Transcript 95–Born to Run

NOTE: This is a pre-production transcript and may not match the final show precisely.

Hello! And welcome to the next episode of How Good It Is, the show that takes a closer look at songs from the rock and roll era, and we check out some of the stories behind those songs, and the artists who made them famous.

My name is Claude Call, and I’ve got an extra hour to work on this show, right?

Remember to check out the website, How Good It Is Dot Com, and the Twitter, and the Instagram, and of course the Facebook page, which can be found over at Facebook dot com, slash, (ow) How Good It Is Pod.

Ooh, I’ve got some cool trivia for ye, right here, which I think may come as a neat surprise. I don’t usually talk about The Beatles on this show because they’re just SO well-documented that I can’t often bring you anything new, but this one I learned very recently, and I thought you’d appreciate it. What Beatles song lyric was directly inspired by something Shakespeare did regularly? As a hint, I’ll tell you that it’s on the Abbey Road album.

I’ll have the answer to that at the end of the show.


By the end of 1974, Bruce Springsteen and the E Street Band had released two albums which received a ton of critical acclaim, but didn’t do a whole lot from a sales standpoint. But that was about to change.

In May of 1974, the band went back into the studio, and Springsteen began to be a little more conscious of making his lyrics a little more accessible to listeners. Part of that was a shift away from references to locations in New Jersey. I mean, it’s cool if you live in that area and you recognize what he’s talking about, but stuff like that can alienate people if it infuses the entire album. There was also a general maturation away from teenage love songs and overly-clever lyrics. Again, it’s fun to sing stuff like “go-kart Mozart/Was checking out the weather chart/To see if it was safe outside”, but ultimately it’s inaccessible and often leads to unfavorable comparisons to Bob Dylan, I think. So in general, Springsteen took more care with the writing, but he also took a lot more time on the individual tracks on the album, so that the entire thing took 14 months to put together. And the title track, “Born to Run,” took the better part of six months to lay down the way Springsteen wanted it.

According to writer Bob Kilpatrick, the sequencing of the album was also pretty specific, with the opening songs on each side being these big odes to escape, while the closing tracks were songs of loss or betrayal. “Thunder Road”, which opens Side One, was the original title of the album, but ultimately they went with the Side Two opener as the album title. And incidentally, if your copy of the album has Springsteen’s name and the title written in what looks like a fountain pen rather than a more typical print font, you may have an album that’s worth over a thousand dollars.
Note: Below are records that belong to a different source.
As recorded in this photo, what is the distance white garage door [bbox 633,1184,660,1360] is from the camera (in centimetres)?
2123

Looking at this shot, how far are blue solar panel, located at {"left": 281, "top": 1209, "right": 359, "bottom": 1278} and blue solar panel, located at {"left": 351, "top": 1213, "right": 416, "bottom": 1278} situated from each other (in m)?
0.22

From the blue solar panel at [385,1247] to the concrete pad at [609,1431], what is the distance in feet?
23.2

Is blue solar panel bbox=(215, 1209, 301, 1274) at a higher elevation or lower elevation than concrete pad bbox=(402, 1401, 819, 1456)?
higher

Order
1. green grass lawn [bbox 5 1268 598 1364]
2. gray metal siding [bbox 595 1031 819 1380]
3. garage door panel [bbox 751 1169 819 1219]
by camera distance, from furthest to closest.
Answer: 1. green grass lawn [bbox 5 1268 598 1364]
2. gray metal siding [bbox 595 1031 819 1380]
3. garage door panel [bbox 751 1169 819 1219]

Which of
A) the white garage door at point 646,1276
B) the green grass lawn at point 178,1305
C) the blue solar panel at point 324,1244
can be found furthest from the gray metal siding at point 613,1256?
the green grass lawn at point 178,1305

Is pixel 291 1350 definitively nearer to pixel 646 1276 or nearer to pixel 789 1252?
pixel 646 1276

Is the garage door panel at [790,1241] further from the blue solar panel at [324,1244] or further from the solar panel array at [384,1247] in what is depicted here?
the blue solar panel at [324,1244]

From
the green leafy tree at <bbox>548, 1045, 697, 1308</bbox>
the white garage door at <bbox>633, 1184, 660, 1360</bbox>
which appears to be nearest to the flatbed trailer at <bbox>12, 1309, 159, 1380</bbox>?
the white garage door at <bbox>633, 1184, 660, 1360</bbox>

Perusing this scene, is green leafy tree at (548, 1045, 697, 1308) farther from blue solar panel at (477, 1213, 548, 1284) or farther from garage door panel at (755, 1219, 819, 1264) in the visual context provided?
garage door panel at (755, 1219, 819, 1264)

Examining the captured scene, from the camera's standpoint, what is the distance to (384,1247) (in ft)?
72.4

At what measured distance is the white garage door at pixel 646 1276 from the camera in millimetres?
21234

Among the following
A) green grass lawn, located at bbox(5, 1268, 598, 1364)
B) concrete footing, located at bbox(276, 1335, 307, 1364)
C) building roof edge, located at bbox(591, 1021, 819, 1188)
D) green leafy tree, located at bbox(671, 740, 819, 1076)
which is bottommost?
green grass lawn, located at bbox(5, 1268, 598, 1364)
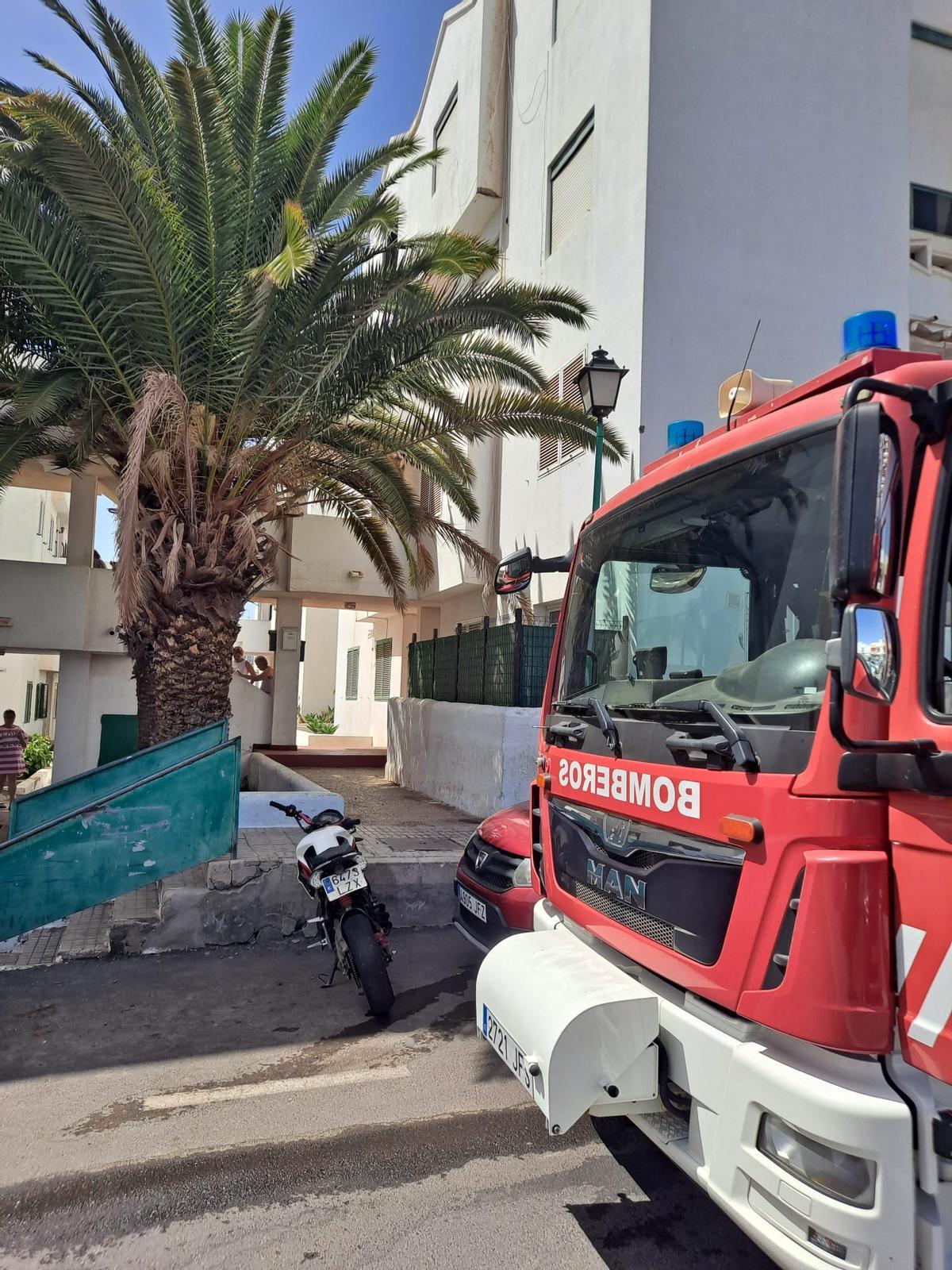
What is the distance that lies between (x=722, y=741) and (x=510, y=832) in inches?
117

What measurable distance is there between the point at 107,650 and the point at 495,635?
8.22 m

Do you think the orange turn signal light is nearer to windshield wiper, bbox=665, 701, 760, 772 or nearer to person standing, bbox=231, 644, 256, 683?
windshield wiper, bbox=665, 701, 760, 772

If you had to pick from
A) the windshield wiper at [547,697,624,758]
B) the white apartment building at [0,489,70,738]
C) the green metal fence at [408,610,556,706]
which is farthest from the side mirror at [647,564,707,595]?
the white apartment building at [0,489,70,738]

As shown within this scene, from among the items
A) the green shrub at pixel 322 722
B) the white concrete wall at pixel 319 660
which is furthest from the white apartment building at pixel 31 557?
the white concrete wall at pixel 319 660

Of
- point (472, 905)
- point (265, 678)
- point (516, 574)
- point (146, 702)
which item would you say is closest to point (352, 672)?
point (265, 678)

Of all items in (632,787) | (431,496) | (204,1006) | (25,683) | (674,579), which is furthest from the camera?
(25,683)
Bruce Springsteen himself once wrote that he was working out some song ideas when the phrase “born to run” came to him. At first he thought it was the name of a movie or something similar, or maybe he’d seen it on a car spinning around the circuit. He said he liked the phrase because it suggested a cinematic drama that might work well with the music he had running in his head.
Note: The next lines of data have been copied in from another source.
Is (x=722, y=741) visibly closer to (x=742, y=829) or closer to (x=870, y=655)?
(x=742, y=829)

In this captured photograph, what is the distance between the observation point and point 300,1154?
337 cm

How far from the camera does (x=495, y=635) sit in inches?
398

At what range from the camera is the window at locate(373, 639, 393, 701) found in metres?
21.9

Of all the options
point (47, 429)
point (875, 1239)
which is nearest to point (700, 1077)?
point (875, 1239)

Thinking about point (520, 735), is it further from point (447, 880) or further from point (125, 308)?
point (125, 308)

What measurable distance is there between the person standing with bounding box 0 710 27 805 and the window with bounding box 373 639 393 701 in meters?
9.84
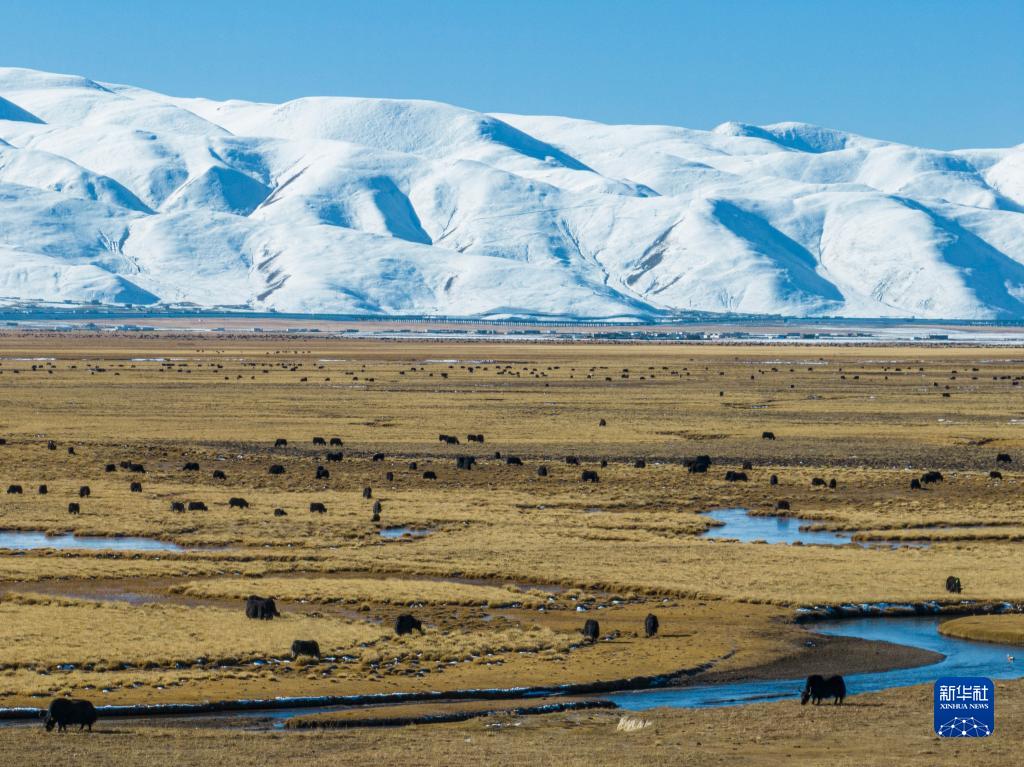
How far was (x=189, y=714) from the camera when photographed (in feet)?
90.0

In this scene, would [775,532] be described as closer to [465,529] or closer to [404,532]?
[465,529]

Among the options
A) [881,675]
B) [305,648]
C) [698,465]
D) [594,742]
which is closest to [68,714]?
[305,648]

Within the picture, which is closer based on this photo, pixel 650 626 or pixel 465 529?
pixel 650 626

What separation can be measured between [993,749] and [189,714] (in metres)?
12.9

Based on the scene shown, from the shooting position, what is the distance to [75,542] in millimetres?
46719

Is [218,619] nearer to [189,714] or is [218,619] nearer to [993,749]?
[189,714]

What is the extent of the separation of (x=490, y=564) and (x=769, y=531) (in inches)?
441

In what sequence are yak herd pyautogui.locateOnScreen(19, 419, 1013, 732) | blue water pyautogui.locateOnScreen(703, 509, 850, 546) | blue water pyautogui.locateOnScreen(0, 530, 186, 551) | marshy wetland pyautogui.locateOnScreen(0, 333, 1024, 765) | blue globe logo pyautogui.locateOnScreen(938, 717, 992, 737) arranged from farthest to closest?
blue water pyautogui.locateOnScreen(703, 509, 850, 546)
blue water pyautogui.locateOnScreen(0, 530, 186, 551)
marshy wetland pyautogui.locateOnScreen(0, 333, 1024, 765)
yak herd pyautogui.locateOnScreen(19, 419, 1013, 732)
blue globe logo pyautogui.locateOnScreen(938, 717, 992, 737)

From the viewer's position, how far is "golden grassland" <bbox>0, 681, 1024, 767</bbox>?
75.9 feet

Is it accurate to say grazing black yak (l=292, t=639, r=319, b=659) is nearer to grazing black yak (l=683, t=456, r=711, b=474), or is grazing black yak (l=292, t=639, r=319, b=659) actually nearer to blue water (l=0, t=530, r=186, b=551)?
blue water (l=0, t=530, r=186, b=551)

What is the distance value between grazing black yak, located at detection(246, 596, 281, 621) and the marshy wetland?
0.29 meters

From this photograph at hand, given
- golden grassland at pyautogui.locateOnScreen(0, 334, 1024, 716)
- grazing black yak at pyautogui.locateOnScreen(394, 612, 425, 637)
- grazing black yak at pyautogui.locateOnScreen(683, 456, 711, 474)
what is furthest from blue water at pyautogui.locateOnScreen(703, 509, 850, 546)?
grazing black yak at pyautogui.locateOnScreen(394, 612, 425, 637)

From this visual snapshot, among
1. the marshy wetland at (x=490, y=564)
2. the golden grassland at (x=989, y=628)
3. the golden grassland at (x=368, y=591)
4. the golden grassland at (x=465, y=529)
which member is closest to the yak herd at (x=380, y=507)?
the marshy wetland at (x=490, y=564)

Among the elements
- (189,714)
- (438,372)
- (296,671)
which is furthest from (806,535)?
(438,372)
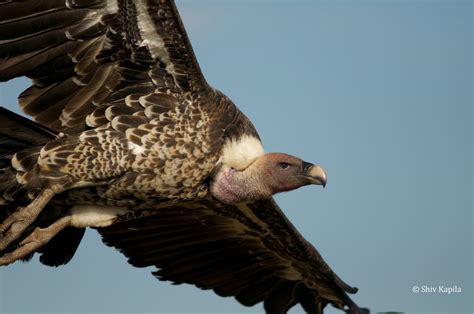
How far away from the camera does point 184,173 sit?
1184 cm

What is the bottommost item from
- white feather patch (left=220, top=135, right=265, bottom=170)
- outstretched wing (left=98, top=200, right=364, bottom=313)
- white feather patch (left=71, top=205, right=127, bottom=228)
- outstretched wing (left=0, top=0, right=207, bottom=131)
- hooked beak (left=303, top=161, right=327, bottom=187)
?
outstretched wing (left=98, top=200, right=364, bottom=313)

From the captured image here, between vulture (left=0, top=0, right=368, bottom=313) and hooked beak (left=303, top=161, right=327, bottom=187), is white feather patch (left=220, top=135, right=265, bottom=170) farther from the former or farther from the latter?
hooked beak (left=303, top=161, right=327, bottom=187)

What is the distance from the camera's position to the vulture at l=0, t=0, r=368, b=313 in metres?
11.5

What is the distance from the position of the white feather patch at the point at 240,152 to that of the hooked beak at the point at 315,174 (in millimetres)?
502

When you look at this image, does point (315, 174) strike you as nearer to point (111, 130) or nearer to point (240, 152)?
point (240, 152)

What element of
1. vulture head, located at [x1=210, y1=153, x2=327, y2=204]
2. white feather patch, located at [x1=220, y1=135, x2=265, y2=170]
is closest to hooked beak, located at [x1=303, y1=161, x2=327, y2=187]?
vulture head, located at [x1=210, y1=153, x2=327, y2=204]

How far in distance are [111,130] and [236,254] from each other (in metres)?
3.55

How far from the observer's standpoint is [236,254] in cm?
1482

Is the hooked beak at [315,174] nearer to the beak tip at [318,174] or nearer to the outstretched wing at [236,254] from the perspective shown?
the beak tip at [318,174]

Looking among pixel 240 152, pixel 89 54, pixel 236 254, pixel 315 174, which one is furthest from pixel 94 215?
pixel 236 254

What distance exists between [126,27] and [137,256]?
386 cm

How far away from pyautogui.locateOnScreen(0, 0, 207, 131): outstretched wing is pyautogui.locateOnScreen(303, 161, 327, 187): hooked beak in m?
1.34

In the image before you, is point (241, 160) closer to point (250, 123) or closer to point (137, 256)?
point (250, 123)

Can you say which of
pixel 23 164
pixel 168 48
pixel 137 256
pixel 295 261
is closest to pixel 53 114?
pixel 23 164
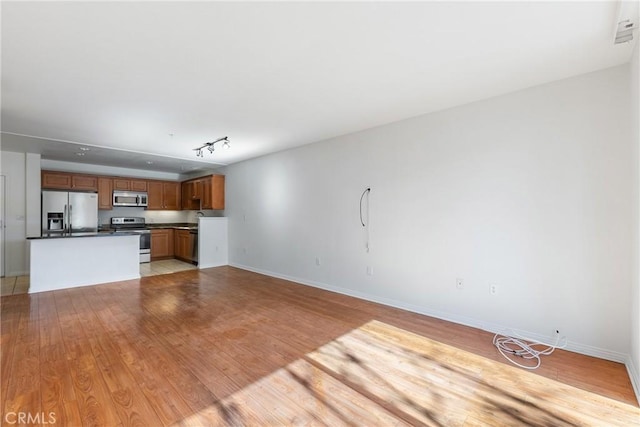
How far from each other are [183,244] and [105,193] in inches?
88.7

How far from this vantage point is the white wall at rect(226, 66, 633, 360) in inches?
96.9

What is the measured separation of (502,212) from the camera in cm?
299

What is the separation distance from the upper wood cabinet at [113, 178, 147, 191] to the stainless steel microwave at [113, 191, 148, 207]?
11 cm

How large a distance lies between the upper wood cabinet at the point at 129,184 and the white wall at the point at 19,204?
1531 millimetres

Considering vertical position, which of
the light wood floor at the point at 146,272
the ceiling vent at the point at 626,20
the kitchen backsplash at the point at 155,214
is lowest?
the light wood floor at the point at 146,272

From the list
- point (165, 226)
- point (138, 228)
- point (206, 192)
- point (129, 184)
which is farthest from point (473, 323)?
point (129, 184)

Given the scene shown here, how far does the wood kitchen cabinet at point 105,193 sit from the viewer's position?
6879 mm

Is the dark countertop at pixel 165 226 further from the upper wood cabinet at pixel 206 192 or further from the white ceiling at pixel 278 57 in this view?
the white ceiling at pixel 278 57

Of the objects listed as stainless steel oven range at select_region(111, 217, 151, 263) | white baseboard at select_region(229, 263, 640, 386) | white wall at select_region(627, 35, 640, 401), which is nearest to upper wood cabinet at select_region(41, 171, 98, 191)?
stainless steel oven range at select_region(111, 217, 151, 263)

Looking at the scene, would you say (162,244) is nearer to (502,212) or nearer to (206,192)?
(206,192)

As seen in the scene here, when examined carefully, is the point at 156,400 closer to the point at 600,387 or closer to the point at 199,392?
the point at 199,392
One of the problems that they had with getting the song recorded had to do with Springsteen overthinking every step of the process. The story goes that only one member of the band could read and write notated music, so he came up with a horn arrangement, but while the horn players were all pros, the sheet music still didn’t provide the feel that he was looking for. So Steven Van Zandt, a long-time friend of Springsteen who was only visiting the recording session because he wasn’t a member of the band yet, figured something out and SANG it to the horn section so that it sounded the way it was supposed to. In addition, Van Zandt was partially responsible for the song’s guitar line. In an interview with Uncut Magazine, Van Zandt said that he was listening to an early version of the song and he complimented Springsteen on what he thought was a minor riff. But Springsteen didn’t know what he was talking about, so Van Zandt explained that Springsteen appeared to be doing a Duane Eddy kind of things, with a lot of echo on it, and he was bending up to the last note. However, the echo didn’t allow you to hear the bending. So they wound up re-doing the guitar part and then the entire mix.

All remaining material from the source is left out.